While systemic lupus erythematosus (SLE) is more common in females, it has been shown to have a more severe disease course and higher mortality rate in males. Studies with male SLE subjects are limited however, given the 9:1 ratio of female:male SLE patients. In addition, most studies of SLE examine only for differences in American College of Rheumatology SLE criteria and not for comorbidities such as cardiovascular disease.
New research at Vanderbilt University Medical Center applied phenome-wide association studies (PheWAS), a tool developed by researchers in the Vanderbilt department of Bioinformatics, to compare SLE manifestation in males and females. PheWAS uses an EHR-linked, de-identified DNA biobank called BioVU to derive case and control populations using data within the EHR to define clinical phenotypes. It then scans a custom grouping of ICD-9 codes to determine associations.
“We first wanted to see if PheWAS could function as an EHR discovery tool for SLE,” said April Barnado, M.D., director of research at the Vanderbilt Lupus Center. “If PheWAS could identify disease manifestation by comparing lupus patients with matched controls, we could use it to study clinical associations in male versus female SLE patients.”
PheWAS and the EHR
In the proof-of-concept study, Barnado and her co-investigators analyzed 1,097 SLE subjects and 5,735 matched controls. They assembled their SLE subjects using a validated algorithm that uses the SLE ICD-9 code 710.0 and a positive antinuclear antibody (ANA), a lab value commonly measured in lupus patients. They also looked at risk factors for atrial fibrillation (AFib) including history of coronary artery disease (CAD), obesity, diabetes and hypothyroidism, as well as related factors like corticosteroid use.

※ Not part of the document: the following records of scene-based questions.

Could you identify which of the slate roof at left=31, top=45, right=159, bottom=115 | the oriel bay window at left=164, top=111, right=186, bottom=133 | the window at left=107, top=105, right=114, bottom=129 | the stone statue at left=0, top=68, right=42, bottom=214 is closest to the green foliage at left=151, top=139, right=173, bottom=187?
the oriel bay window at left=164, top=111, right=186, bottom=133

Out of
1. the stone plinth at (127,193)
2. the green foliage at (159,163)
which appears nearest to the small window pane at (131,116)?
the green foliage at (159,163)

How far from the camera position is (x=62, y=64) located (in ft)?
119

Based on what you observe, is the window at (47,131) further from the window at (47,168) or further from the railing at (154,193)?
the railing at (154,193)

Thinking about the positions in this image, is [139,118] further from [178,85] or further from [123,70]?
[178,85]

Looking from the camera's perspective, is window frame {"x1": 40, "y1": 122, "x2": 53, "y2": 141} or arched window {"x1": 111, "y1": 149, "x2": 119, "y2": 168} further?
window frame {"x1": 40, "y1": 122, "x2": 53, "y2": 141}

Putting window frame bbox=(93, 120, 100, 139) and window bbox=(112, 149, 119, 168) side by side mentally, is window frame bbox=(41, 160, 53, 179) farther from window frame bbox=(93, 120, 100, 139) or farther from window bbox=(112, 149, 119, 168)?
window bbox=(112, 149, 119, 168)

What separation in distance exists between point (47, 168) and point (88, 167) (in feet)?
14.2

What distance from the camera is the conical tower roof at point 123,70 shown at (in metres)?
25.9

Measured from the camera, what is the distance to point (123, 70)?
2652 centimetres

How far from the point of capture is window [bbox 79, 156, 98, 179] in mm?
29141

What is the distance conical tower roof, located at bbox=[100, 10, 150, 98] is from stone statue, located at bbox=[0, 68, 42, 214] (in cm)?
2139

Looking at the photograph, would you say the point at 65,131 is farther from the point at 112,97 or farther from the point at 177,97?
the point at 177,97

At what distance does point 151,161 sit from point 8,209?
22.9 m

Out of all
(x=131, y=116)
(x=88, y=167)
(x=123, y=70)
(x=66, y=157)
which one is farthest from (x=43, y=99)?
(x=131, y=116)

Using PheWAS to compare males and females with SLE, the investigators uncovered an association of increased AFib in SLE males. A chart review confirmed AFib, with the majority of subjects developing AFib after SLE diagnosis. SLE disease status was independently associated with AFib even after adjusting for age, sex, race and CAD. The study is the first to use PheWAS methodology to perform discovery research in SLE, and it is the first to find an association of increased AFib in males with SLE.
The Future of SLE Research
“If we can figure out the course of the disease, we can help patients with planning and improve treatment and prognostics for all lupus patients.”

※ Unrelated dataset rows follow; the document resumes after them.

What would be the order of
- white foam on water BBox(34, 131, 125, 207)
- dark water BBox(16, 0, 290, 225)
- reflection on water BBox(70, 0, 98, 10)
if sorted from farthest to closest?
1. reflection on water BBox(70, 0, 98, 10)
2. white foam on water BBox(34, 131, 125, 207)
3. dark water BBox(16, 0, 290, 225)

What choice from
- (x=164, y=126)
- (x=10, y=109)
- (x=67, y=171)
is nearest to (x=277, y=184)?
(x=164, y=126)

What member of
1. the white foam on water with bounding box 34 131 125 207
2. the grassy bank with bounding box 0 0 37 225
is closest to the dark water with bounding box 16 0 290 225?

Now that they have a proven model, Barnado and her collaborators have identified several future projects using PheWAS to study SLE. They want to compare different groups of lupus patients (e.g. patients with antibodies versus no antibodies), and they hope to use genetic material from BioVU to delve more deeply into genotype/phenotype associations. Barnado’s goal is to leverage the EHR to understand why different SLE patients have different disease outcomes and treatment responses.
“Lupus is so many ‘diseases’,” she explained. “Patients fall across a wide spectrum. We want to better understand this heterogeneity to determine which groups of lupus patients will develop certain complications. If we can figure out the course of the disease, we can help patients with planning and improve treatment and prognostics for all lupus patients.”